Satanic metaphors are fairly laid on with a trowel through the title of Paracelsus’ return: not only does Milton’s famous phrase appear as the episode’s title, the villain even repeats the phrase in conversation and duly credits its author. ‘Reign” is first and foremost a rescue-fantasy, but this time Catherine has been transported to an infernal version of the World Below, a world all smoldering crevices and sluggish rivers. Paracelsus, who has survived his fiery baptism albeit with injuries, desires vengeance on both Catherine and Vincent, but he also wants a measure of respect for all that he wrought when he and Father collaborated on founding the World Below. Before Vincent leaves on his rescue-quest with a handful of helpers, Father counsels the beastly savior that he must learn to distinguish “wisdom” from “knowledge.” In addition, during his quest Vincent also confers with an aged, nearly blind oracle who lives within the World Below, and who sports the arcane name “Narcissa,” patently a reference to the Greek myth-figure of Narcissus.

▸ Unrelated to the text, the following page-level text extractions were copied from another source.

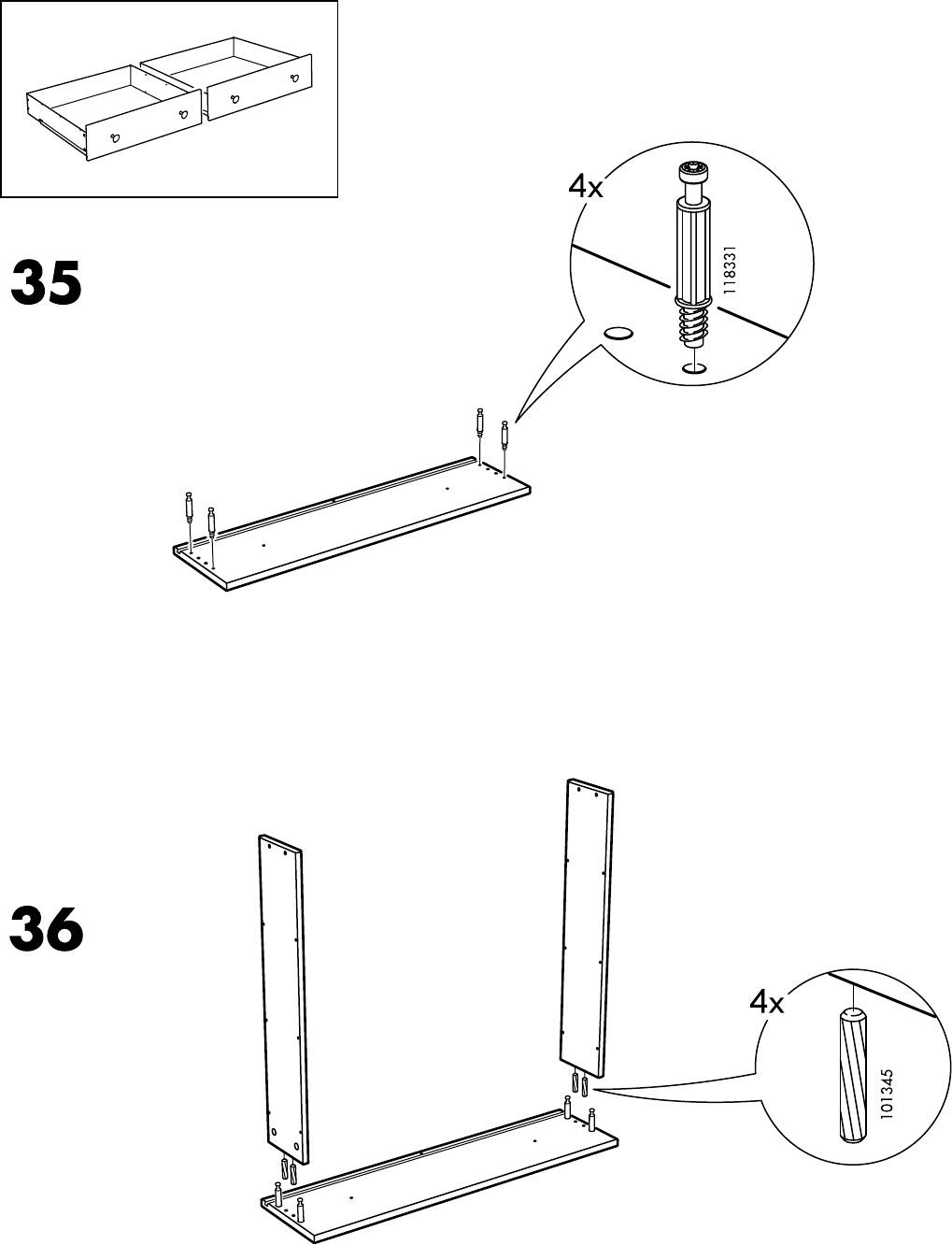 35

4x

118331

36

4x

101345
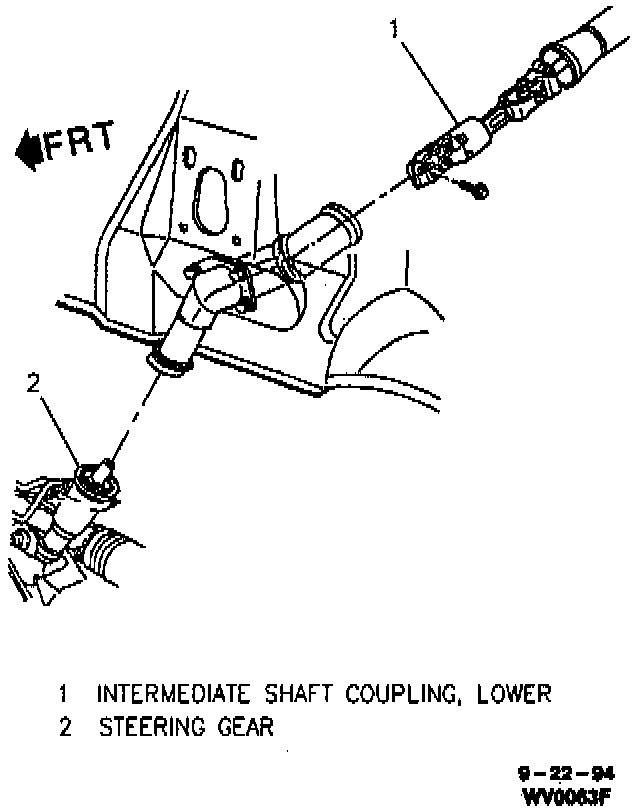 1

FRT

2

1 INTERMEDIATE SHAFT COUPLING, LOWER
2 STEERING GEAR

9-22-94
WV0063F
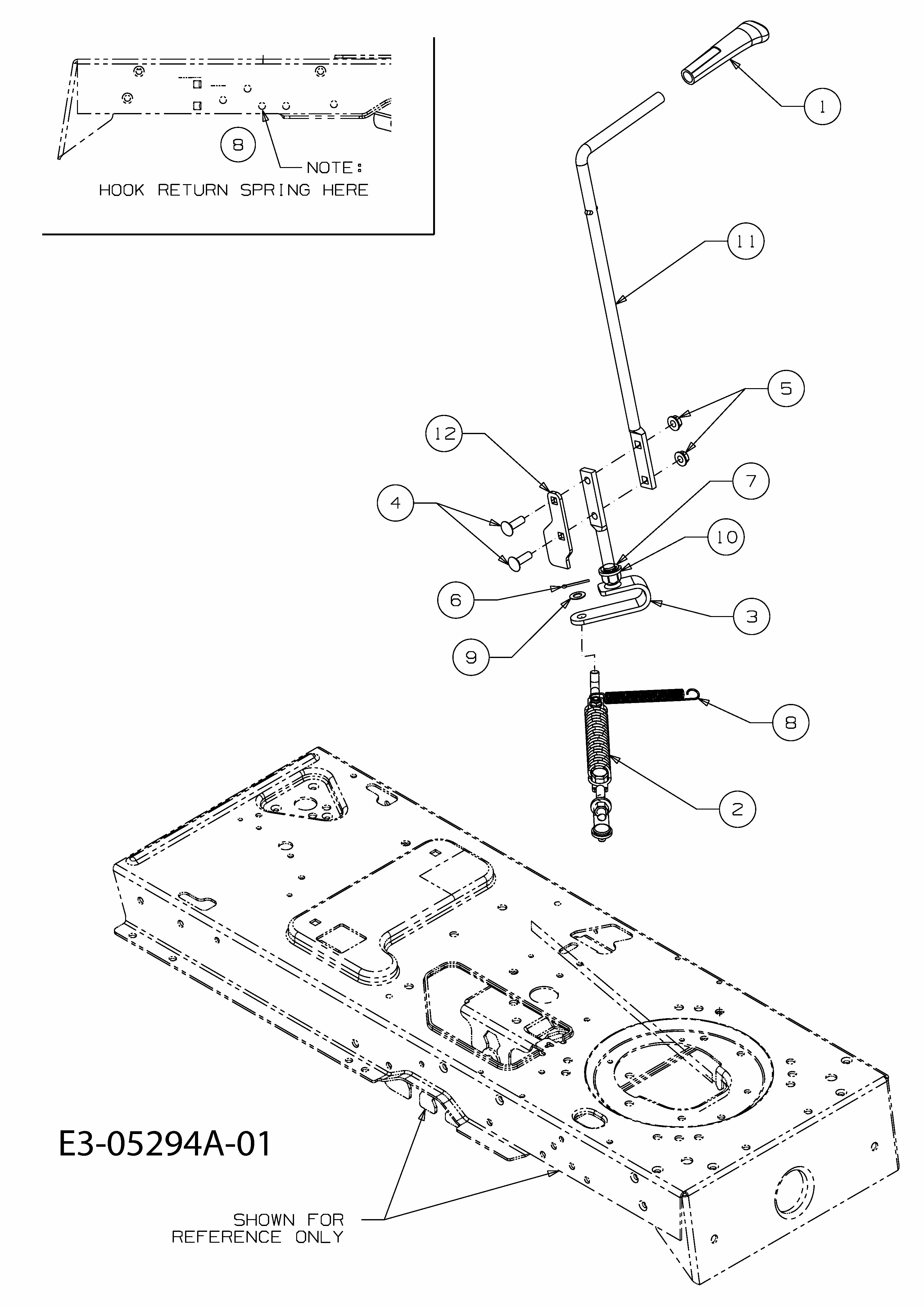 8

NOTE:
HOOK RETURN SPRING HERE

1

11

5

12

7

4

10

6

3

9

8

2

E3-05294A-01

SHOWN FOR
REFERENCE ONLY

Vincent loses one of his aides to a hulking henchman named Erlich (after the Asian death-god, perhaps) and eventually Vincent sends away his other helpers in order to confront Paracelsus alone. I’ll pass over the battles between Vincent and Erlich, even though they represent one of the few times Vincent goes toe-to-toe with someone who equals his fantastic strength. The drama of the episode turns upon the “knowledge” Paracelsus reveals to Vincent in an attempt to manipulate him, to make him feel indebted to the villain. Vincent, instead, remains true to the “wisdom” taught him by Father and the love he feels for Catherine, and rejects this demi-devil’s temptation (who even shows his erudition by quoting Nietzsche as well as Milton). This virtue enables Vincent to conquer Erlich even though Paracelsus escapes to create more problems in Season Two.
The character of Catherine doesn’t have much to do, but toward the story’s end it’s revealed that she attempted to “mute” the psychic connection between herself and Vincent so that he wouldn’t plunge into hellish danger on her behalf. But despite Vincent’s centrality in the story, the gaunt, scarred figure of Paracelsus, his villainy accented by the sonorous voice of Tony Jay, rivals him for the center stage as Iago rivals Othello. Paracelsus fails to tempt Vincent here, but in future episodes he will come to embody another devilish sentiment voiced by Milton: “Misery loves company.”